Da es sich bei dem NIPT um ein Suchverfahren handelt und nicht um eine diagnostische Untersuchung, müssen positive NIPT-Ergebnisse durch diagnostische Verfahren abgeklärt werden. Nicht alle Schwangeren nehmen diese Abklärungsuntersuchungen vor: Vielmehr berichten Beratungsstellen, dass sich Schwangere für einen Abbruch nach der Fristenregelung entscheiden – ohne diagnostische Gewissheit zu haben. Darüber hinaus berichten Pränatalmedizinerinnen und -mediziner sowie Humangenetikerinnen und Humangenetiker, dass auch die Zahl der Abklärungsuntersuchungen zunimmt. Bei diesen handelt es sich jedoch um invasive Verfahren, also jene Sorte Verfahren, die durch den NIPT reduziert werden sollten. Erste Berichte lassen darauf schließen, dass Abklärungsuntersuchungen bei bis zu 30 Prozent aller positiven NIPT-Ergebnisse diese als falsch-positiv aufdecken. Diese hohe Fehlerhäufigkeit erklärt sich durch den Test selbst, da bei jungen Frauen die Option eines falsch-positiven Testergebnisses häufiger auftritt – diese den NIPT nun aber ebenfalls durchführen lassen.

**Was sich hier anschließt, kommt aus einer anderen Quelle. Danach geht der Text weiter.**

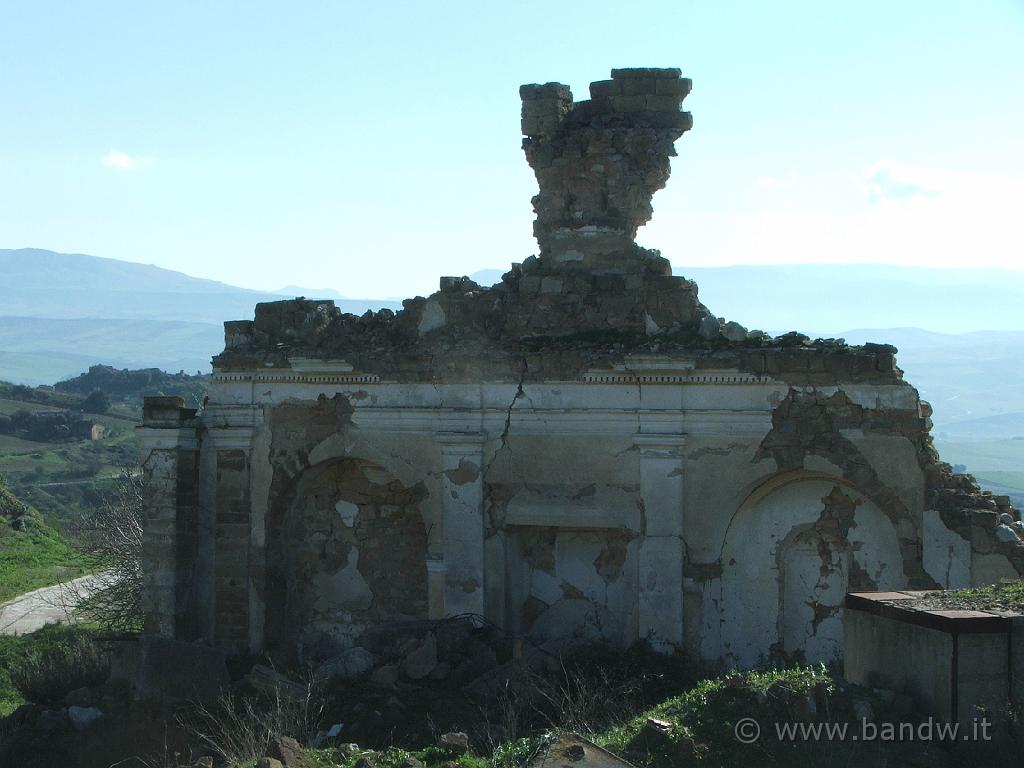 Capodanno in camper (147).JPG - Ruderi di Gibellina vecchia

Hierauf basierend, befürchten einschlägige Fachgesellschaften und Verbände, dass zukünftig deutlich weniger Kinder mit Trisomie 21 zur Welt kommen, als statistisch erwartet. Dies ist bereits in Nachbarländern der Fall, in denen der NIPT bereits länger als Kassenleistung zugelassen ist. Langfristig könnte hierdurch die Stigmatisierung von Familien mit Kindern mit Trisomie 21 zunehmen und die Unterstützungsangebote für Kinder mit Trisomie 21 reduziert werden. Auch verringert sich durch entsprechende gesellschaftliche Entwicklungen die Möglichkeit für Schwangere und ihre Angehörigen, sich für ein Kind mit Trisomie 21 entscheiden zu können.